While Sikkink emphasizes the need to restrain foreign interventionist instincts as one method for decreasing violence, it will take a more comprehensive strategy to meaningfully resolve current wars, and prevent the outbreak of new ones. Measures such as reevaluating UN Peacekeeping Operations, increasing funding for transitional justice initiatives in post-conflict states, and supporting professional, accountable security forces in fragile states all represent useful tools to this end. A fundamental first step however, is elevating SDG 16 to begin with. This is an area which the United Nations is uniquely suited. As a high-profile international institution, it can help bridge the gap between security, human rights, and development silos and encourage sharing of best practices and crafting new strategies to safeguard peace. 
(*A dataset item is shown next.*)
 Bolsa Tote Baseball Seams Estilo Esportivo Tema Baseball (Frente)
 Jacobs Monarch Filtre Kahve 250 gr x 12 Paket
This task is daunting, the realm of armed conflict remains one of the most pernicious issues in international politics today. While some promise has come from recent studies which suggest that interstate wars are on the decline, this has been counterbalanced with an uptick in civil wars and insurgencies. While the solution to the ongoing challenge of fragile, failed and fragmented states is not apparent, what is clear is that finding one will require a new way of thinking which can incorporate perspectives from a number of theoretical and practical disciplines. The United Nations has the ability to jumpstart such a conversation and raise SDG 16 to the position it deserves, it has a responsibility to do so.